In PBVS, the feedback is obtained from the pose reconstruction of the environment. The pose estimation will be calculated with the help of Euclidean methods and camera parameters, from the camera image.

The Euclidean coordinate of the features in the camera frame is ${\bar{m}}_{i} [\begin{matrix} x_{i} & y_{i} & z_{i} \end{matrix}]^{T}$ and the Euclidean coordinate of the features in the desired camera frame is ${\bar{m}}_{i}^{*} [\begin{matrix} x_{i}^{*} & y_{i}^{*} & z_{i}^{*} \end{matrix}]^{T}$ . The controller in this method is defined as¹⁷

[\begin{matrix} v_{c} \\ ω_{c} \end{matrix}] = - λ_{p} L_{p}^{- 1} e_{p}

(3)

where $λ_{p}$ is a positive controller gain and $e_{p}$ is the position error between the 3D estimated position of the camera and the desired 3D position of that in the task space. Moreover, $L_{p} (t)$ is a $6 \times 6$ matrix obtained from the following equation¹⁷

L_{p} = [\begin{matrix} R & 0 \\ 0 & L_{ω} \end{matrix}]

(4)

----

WHAT IS ASKED:
**A)** According to the PBVS excerpt, where does the feedback in this method come from, and how is it computed? Answer in one to three sentences.
**B)** Return the part of the PBVS excerpt from "In PBVS, the" up to and including "the camera image.".
**C)** Summarize the PBVS excerpt in three sentences.
The entries that follow have no connection to the PBVS excerpt.

----

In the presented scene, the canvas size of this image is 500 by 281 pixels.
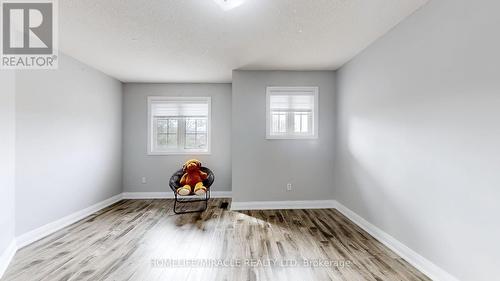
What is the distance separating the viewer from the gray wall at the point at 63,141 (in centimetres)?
271

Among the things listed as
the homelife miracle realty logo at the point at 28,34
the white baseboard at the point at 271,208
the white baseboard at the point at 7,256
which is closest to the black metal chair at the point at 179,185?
the white baseboard at the point at 271,208

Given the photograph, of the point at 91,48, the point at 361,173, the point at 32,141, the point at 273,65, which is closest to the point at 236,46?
the point at 273,65

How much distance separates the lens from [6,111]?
2.32 m

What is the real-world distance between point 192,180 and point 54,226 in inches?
80.8

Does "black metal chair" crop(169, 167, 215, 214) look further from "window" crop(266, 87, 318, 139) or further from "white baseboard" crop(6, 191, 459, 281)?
"window" crop(266, 87, 318, 139)

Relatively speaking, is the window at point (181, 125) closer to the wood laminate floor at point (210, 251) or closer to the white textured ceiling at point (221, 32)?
the white textured ceiling at point (221, 32)

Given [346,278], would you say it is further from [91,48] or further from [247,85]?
[91,48]

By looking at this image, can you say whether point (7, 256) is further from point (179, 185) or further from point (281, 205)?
point (281, 205)

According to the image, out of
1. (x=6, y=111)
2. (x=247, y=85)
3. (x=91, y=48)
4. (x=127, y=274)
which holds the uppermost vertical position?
(x=91, y=48)

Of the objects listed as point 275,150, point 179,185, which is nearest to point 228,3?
point 275,150

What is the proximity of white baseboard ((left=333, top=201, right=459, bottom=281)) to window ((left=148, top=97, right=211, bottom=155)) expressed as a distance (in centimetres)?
329

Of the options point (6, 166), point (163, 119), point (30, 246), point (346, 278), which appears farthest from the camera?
point (163, 119)

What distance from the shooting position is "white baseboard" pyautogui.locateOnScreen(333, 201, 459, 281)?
198 cm

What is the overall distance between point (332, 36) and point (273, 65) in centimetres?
124
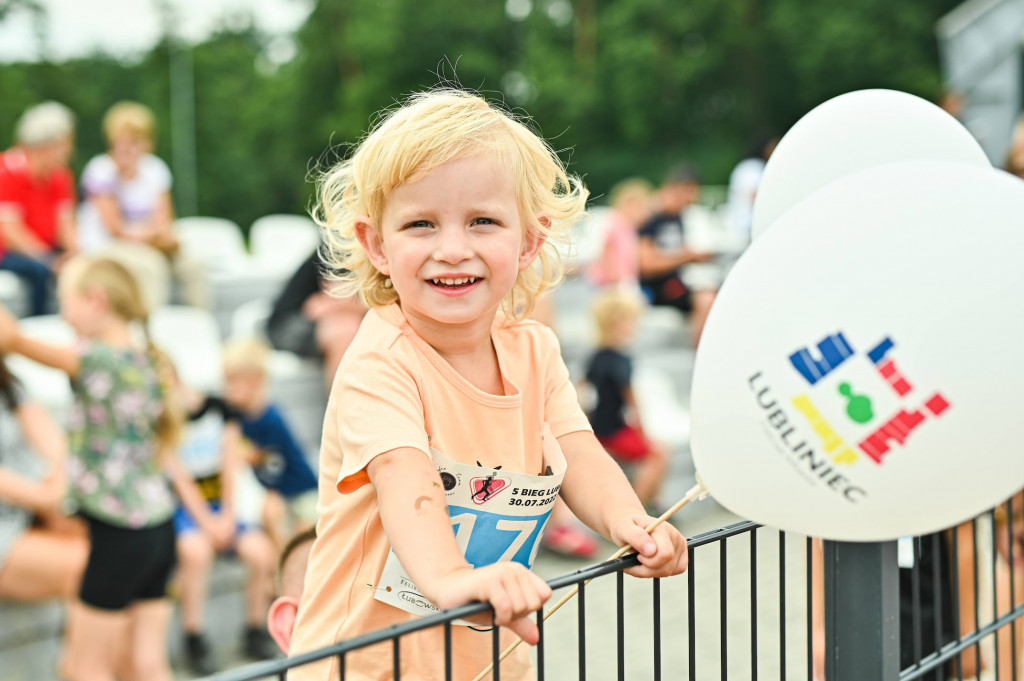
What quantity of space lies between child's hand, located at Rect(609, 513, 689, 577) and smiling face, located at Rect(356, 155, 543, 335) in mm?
352

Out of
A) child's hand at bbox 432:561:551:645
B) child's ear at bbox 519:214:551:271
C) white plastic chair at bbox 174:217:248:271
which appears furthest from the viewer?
white plastic chair at bbox 174:217:248:271

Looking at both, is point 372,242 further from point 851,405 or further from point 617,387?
point 617,387

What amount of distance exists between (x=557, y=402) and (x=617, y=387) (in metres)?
4.21

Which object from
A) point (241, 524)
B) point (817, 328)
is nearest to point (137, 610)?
point (241, 524)

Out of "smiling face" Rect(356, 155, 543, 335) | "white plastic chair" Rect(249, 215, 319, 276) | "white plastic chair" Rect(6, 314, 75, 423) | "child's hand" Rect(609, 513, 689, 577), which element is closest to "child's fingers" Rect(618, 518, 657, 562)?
"child's hand" Rect(609, 513, 689, 577)

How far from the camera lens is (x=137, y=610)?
3.67 meters

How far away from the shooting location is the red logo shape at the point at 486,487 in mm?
1474

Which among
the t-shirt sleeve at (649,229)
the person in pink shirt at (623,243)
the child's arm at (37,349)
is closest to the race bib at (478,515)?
the child's arm at (37,349)

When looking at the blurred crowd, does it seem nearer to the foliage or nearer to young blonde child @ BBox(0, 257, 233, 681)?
young blonde child @ BBox(0, 257, 233, 681)

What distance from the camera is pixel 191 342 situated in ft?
20.1

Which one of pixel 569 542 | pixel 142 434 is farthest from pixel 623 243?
pixel 142 434

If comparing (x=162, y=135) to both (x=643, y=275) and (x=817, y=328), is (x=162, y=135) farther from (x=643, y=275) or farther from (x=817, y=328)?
(x=817, y=328)

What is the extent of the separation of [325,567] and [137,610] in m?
2.40

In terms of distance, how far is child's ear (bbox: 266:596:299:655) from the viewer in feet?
6.11
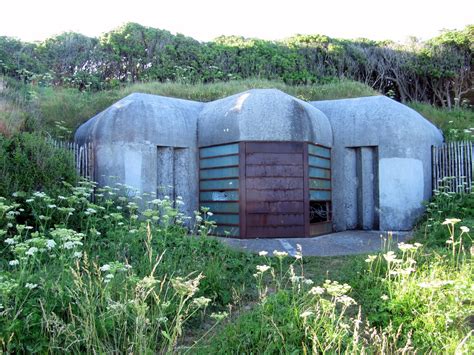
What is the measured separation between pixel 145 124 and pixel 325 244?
484 cm

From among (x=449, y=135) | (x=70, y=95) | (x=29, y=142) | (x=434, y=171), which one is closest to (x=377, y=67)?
(x=449, y=135)

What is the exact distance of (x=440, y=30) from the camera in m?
20.4

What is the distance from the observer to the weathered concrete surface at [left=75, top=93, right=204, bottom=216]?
976 cm

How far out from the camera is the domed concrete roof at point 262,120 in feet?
31.8

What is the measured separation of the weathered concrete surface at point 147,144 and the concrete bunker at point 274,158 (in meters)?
0.02

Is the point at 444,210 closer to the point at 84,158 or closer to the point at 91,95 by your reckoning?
the point at 84,158

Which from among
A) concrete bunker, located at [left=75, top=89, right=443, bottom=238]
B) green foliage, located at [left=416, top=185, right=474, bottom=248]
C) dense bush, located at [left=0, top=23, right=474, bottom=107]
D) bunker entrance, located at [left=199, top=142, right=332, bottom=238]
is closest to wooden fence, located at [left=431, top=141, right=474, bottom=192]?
green foliage, located at [left=416, top=185, right=474, bottom=248]

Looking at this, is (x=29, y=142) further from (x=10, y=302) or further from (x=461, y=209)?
(x=461, y=209)

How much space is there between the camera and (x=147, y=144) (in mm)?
9914

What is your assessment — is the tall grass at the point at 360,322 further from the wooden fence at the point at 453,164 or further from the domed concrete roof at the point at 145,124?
the wooden fence at the point at 453,164

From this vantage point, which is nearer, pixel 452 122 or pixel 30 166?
pixel 30 166

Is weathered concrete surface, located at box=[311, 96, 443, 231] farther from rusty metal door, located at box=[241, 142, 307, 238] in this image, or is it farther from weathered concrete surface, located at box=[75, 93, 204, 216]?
weathered concrete surface, located at box=[75, 93, 204, 216]

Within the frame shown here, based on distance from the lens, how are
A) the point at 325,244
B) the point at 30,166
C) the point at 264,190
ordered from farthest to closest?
the point at 264,190, the point at 325,244, the point at 30,166

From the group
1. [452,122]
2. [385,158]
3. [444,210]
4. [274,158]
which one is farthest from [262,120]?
[452,122]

----

ANSWERS:
**A)** The feedback comes from reconstructing the pose of the environment. That pose is estimated from the camera image using Euclidean methods and the camera parameters.

**B)**
In PBVS, the feedback is obtained from the pose reconstruction of the environment. The pose estimation will be calculated with the help of Euclidean methods and camera parameters, from the camera image.

**C)** In PBVS, feedback is obtained by reconstructing the pose of the environment from the camera image, using Euclidean methods and camera parameters. The controller sets [v_c; ω_c] equal to minus a positive gain λ_p times the inverse of L_p times e_p. Here e_p is the position error between the estimated and desired 3D positions of the camera, and L_p is a 6 × 6 matrix with R and L_ω on its diagonal blocks.